Cyprus: We need to create jobs, not excuses!

Every morning we spend a few minutes skimming over the headlines in various topics, but never before have we seen such scary news about our beloved island.

Some stories go deep into how much the unavoidable, and needed, austerity measures will effect every citizen, business owner and multi-millionaire.

For example, if the income tax threshold is brought down to €10,000 (something I consider possible) all citizens with an income higher that €19,500 (the current threshold) would have to pay additional income tax of €1,900 per year, in the best-case scenario. Those with an annual income of between €10,000 and €19,500 (who now pay no income tax) would pay, on average, €950 per year. This is just a small indication of what we will suffer in the coming years. – Loucas Charalambous

Others paint a clearer picture of how life in Limassol is not just a beach-day anymore. The over-all picture we do get is that the economy is going to be squeezed, and it’s going to happen soon.

We are not in the industry of scaring people or swaying political opinions, but we are in the position to get our opinions heard (as well as listen and promote the opinions of anyone who wishes to share them) about the current and upcoming scenarios.
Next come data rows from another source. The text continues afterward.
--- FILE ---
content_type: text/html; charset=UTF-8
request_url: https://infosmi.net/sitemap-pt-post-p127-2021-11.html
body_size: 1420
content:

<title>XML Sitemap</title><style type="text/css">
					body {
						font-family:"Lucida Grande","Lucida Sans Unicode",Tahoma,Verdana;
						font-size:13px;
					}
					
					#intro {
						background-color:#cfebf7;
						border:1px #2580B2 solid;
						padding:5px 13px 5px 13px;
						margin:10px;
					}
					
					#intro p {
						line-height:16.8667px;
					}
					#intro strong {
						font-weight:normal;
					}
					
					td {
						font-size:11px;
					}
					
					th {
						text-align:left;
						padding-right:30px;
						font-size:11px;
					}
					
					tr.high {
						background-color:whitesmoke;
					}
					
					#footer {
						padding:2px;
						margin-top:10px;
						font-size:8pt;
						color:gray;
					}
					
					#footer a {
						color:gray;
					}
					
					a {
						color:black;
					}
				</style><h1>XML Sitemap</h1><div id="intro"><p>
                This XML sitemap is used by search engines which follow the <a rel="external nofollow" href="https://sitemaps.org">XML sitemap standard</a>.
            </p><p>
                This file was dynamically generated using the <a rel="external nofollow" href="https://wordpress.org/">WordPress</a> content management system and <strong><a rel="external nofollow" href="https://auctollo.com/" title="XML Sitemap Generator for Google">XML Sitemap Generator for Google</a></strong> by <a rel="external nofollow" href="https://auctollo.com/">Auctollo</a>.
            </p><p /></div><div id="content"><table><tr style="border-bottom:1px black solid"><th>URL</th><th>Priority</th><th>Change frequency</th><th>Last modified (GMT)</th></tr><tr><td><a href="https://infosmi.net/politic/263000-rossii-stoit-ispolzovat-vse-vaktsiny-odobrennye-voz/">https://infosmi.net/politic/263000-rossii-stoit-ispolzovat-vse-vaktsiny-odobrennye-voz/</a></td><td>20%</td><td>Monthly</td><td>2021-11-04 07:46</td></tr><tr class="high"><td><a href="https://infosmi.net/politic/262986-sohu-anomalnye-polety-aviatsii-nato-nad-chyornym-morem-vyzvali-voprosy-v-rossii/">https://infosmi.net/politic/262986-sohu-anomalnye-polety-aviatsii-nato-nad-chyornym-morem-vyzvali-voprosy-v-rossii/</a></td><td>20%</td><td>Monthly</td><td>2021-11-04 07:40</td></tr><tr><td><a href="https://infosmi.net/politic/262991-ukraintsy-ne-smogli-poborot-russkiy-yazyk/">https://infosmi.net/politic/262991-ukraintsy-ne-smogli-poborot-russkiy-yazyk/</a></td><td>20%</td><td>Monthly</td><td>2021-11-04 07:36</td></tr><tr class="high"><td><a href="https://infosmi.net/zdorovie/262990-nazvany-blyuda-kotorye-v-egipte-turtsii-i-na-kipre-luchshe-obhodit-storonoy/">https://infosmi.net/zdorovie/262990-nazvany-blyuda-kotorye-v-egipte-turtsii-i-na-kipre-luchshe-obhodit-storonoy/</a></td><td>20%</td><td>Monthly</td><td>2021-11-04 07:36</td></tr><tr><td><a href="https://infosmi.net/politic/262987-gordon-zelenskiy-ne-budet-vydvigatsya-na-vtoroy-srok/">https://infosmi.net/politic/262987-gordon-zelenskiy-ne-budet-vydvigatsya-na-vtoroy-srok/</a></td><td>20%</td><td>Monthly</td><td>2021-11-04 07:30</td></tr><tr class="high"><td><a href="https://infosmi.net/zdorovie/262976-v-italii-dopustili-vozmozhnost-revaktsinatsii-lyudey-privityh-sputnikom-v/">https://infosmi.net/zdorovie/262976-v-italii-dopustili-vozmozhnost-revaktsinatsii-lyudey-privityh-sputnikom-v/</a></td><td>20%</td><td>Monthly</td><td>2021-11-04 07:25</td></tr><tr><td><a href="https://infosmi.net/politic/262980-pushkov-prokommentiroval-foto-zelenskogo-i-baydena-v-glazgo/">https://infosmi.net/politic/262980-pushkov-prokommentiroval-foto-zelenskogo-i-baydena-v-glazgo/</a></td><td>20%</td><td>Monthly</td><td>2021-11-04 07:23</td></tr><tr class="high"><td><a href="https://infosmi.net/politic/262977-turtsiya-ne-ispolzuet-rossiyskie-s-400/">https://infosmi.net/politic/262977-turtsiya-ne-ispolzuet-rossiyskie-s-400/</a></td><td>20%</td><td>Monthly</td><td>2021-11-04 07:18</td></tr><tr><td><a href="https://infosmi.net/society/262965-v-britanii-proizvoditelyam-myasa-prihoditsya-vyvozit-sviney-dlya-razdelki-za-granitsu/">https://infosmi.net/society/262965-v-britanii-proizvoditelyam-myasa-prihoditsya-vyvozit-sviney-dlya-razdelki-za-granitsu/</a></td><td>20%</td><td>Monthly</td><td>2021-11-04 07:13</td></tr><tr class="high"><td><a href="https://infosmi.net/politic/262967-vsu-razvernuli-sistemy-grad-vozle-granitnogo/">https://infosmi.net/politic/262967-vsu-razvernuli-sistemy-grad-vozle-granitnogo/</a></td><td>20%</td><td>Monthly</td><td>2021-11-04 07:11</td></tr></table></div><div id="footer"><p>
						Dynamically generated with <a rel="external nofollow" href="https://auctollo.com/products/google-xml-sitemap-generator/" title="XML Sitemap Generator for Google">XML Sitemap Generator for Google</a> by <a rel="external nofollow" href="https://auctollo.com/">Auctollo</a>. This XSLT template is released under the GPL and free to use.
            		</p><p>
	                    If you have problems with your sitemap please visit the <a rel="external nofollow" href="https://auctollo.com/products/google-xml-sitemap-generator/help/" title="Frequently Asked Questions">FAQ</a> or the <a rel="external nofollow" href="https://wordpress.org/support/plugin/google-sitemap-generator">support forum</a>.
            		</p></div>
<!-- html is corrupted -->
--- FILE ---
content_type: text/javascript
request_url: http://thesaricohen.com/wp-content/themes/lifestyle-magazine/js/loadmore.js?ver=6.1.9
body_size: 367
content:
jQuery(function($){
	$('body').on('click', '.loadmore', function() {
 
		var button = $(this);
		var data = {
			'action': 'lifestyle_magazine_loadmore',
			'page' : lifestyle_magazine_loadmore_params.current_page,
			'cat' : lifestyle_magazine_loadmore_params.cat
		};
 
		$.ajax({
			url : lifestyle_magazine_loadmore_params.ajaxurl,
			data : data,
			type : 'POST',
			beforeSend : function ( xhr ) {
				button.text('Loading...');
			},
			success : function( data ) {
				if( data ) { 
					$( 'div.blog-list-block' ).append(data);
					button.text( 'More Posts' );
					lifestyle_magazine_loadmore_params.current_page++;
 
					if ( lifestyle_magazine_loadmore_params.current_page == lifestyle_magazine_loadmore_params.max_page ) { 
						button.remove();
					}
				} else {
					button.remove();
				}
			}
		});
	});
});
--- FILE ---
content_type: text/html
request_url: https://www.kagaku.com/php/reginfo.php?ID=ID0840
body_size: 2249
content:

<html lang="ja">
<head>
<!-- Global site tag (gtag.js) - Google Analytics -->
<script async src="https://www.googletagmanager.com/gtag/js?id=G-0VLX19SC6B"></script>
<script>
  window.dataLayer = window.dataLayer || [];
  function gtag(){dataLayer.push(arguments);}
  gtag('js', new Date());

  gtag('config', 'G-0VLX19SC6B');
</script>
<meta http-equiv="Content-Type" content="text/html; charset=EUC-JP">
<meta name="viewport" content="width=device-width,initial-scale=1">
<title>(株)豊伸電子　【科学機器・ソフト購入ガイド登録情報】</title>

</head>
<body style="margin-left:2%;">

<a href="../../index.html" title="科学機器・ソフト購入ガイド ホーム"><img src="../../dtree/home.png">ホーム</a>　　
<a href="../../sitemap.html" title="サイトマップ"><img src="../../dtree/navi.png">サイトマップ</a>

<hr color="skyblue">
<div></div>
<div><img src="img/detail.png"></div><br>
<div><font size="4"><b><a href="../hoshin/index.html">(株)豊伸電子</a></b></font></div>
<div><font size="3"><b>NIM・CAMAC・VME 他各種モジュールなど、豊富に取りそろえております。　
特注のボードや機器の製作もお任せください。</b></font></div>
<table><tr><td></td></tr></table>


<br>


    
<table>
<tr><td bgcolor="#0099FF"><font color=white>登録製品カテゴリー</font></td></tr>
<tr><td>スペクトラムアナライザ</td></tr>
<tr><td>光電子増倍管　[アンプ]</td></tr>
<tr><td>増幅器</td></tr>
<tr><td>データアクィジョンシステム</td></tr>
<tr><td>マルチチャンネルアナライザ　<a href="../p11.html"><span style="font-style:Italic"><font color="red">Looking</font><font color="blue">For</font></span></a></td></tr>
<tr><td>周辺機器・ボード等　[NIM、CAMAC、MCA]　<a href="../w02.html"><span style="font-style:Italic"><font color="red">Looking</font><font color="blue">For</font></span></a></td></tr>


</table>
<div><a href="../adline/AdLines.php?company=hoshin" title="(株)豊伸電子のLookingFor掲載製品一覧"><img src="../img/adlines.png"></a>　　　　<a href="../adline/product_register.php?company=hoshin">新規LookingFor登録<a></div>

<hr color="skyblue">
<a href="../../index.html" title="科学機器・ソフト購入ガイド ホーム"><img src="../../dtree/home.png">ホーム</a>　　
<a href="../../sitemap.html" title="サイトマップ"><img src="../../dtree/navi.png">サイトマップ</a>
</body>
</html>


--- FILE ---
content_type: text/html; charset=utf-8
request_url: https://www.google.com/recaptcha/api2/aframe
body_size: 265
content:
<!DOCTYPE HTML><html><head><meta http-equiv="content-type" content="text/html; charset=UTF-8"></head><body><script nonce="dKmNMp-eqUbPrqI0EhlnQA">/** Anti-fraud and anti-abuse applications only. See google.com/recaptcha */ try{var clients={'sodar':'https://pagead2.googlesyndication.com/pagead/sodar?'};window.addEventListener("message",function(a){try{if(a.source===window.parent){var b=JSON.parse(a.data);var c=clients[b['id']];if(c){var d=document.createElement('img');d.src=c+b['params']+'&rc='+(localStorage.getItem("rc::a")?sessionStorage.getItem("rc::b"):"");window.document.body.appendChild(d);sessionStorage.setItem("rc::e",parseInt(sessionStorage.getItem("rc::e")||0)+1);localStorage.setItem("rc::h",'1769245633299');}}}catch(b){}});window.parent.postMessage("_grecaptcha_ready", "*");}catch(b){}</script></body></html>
Many have turned their anger and targeted their blame at the current government, the EU, aliens or the Greeks… we see it a little differently. 

The Cypriot people have always been great business people, working hard to make profits to look after their families. This is true with the families that left for brighter shores after the invasion and have amassed little empires everywhere. From budget airlines, to chains of stationary stores, to the once-popular messengers’ mobile phone, there’s been a Cypriot involved, but never, never ever from Cyprus.

And we need to ask ourselves why. Why are the inspired and motivated business-minds leaving the island? Why are the educated and hard-working Cypriots leaving too?
We think the answer is simple, there is no support for the business market. Not by the government, not by the banking sector, not even by the public.

The usual, and totally understandable, reaction is to stop spending. Save money for the rainy day and avoid supporting anyone outside the immediate family. Whilst we, like you, must be careful where we spend our hard-earned money, there is something we are forgetting. We need to support the local economy, spend a reasonable amount of money, and trust business owners to stop ripping each other off . Effectively we should be working together to reboot the economy, the job market and the tourism sector, not trying to scrape the last euro coins out of each others’ pockets.

This is our advice: support local businesses so that they can create jobs or we will be left with a bigger problem than last year’s €1billion deficit and whether or not a president can be tried for negligent manslaughter.